In a recent blog post, Travis Clinger, LiveRamp's senior vice president of addressability and ecosystem, said, "App publishers who rely heavily on the App Store have unknowingly built their revenue model on a sandcastle (the IDFA), which is about to become unstable and unsustainable." LiveRamp has a solution that addresses mobile consumer privacy issues and helps companies make more efficient use of digital data. It's a win-win, and LiveRamp could be a big beneficiary over the long term.

2. LiveRamp has an easy bar to clear in the next few quarters

As a digital data management company utilized by marketers, LiveRamp was deeply impacted early on by COVID-19. When the economy went on lockdown, marketing campaigns came to a screeching halt. Nevertheless, the company's revenue is still up 18% from a year ago through the first nine months of its 2021 fiscal year (the nine months ended Dec. 31, 2020). And during its fiscal 2021 fourth quarter (corresponding with the first quarter of calendar year 2021), LiveRamp management said to expect a 10% year-over-year increase in revenue to $116 million. Not bad for a year dominated by a pandemic.  

Things get really interesting beyond that, though. Management's initial outlook for fiscal 2022 (the 12 months that will begin in April of this year, and in which initial effects of COVID-19 will begin to be lapped on a year-over-year basis) is calling for a 10% to 15% increase in revenue. Bear in mind this includes LiveRamp's decision to begin closing down its cookie-based business, a decision that will negatively impact revenue by up to $30 million in fiscal year 2022 -- or roughly 7% of the total revenue outlook.

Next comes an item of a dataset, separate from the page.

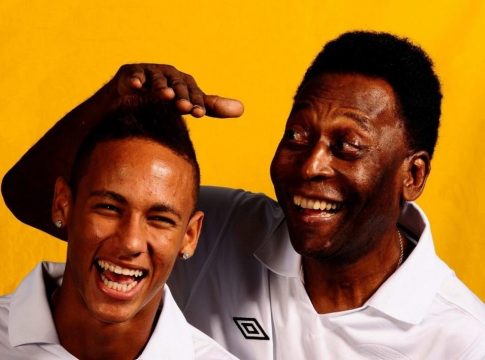 Em texto compartilhado nas redes sociais, o jogador do Paris Saint-Germain diz que Pelé "mudou tudo" e "transformou o futebol em arte". Foto: Divulgação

Still, given the disruption LiveRamp will face as it closes down its cookie-based data business, it's clearly picking up momentum in ATS and offering a better alternative to its partners. This bodes well for the business's prospects over the long term as internet privacy gets updated to conform with consumer wishes.

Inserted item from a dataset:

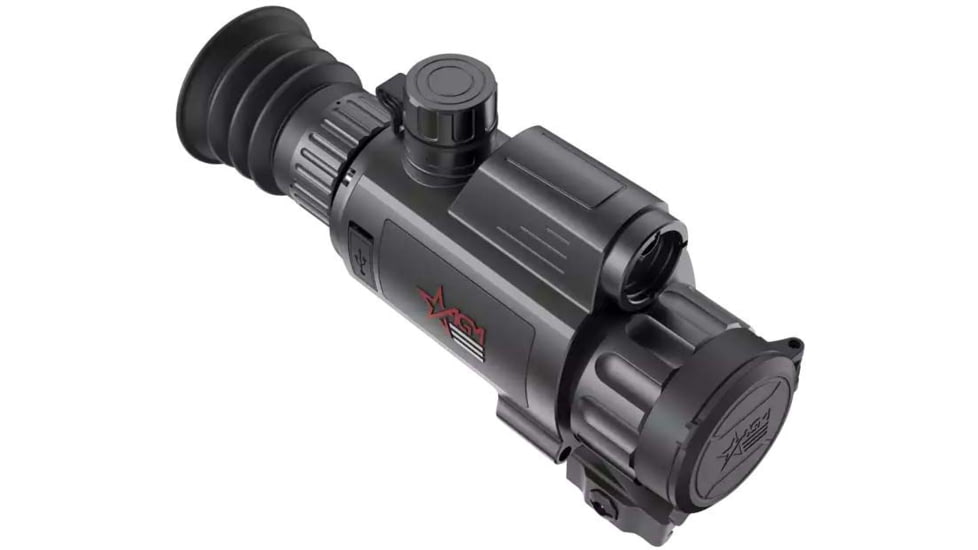 AGM Global Vision Varmint LRF TS35-640 Thermal Imaging Rifle Scope W/Built-in Laser Range Finder, 2-16x35mm, 640x512, 50 Hz, Black, 8.5 2.6 4.2, 3142555305RA31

3. LiveRamp is a profitable growth company

Building on its success in the last year and the $663 million in cash and equivalents it had on the books at the end of 2020, LiveRamp announced it was making a small acquisition: DataFleets, a cloud-based data platform that allows information to be securely shared without the need to move it to a new location. Details of the deal were not disclosed other than DataFleets will have an immaterial impact on LiveRamp's Q4 results.  

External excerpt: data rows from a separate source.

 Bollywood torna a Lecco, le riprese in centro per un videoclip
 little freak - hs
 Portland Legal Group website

It's a tiny acquisition, but nonetheless illustrates the position of strength LiveRamp is working from right now. It has no debt on the books, and the company generated positive free cash flow of $14 million during the last quarter (good for a free cash flow profit margin of nearly 12% based on revenue of $120 million in the fiscal third quarter). For a company prioritizing growth and gearing up for changes at Apple, that's respectable.  

Granted, free cash flow is negligible over the last trailing-12-month period, so valuing LiveRamp on this metric doesn't help much. The stock trades for 11 times trailing-12-month sales. It's common these days for companies growing revenue north of 20% to trade for well over 20 times sales -- even if they aren't turning a profit yet. For a cloud computing stock growing by a double-digit percentage rate and with much to gain in the years ahead from big tech tightening up on consumer privacy, I say LiveRamp is thus a pretty good deal. I plan on buying more after the recent quarterly update.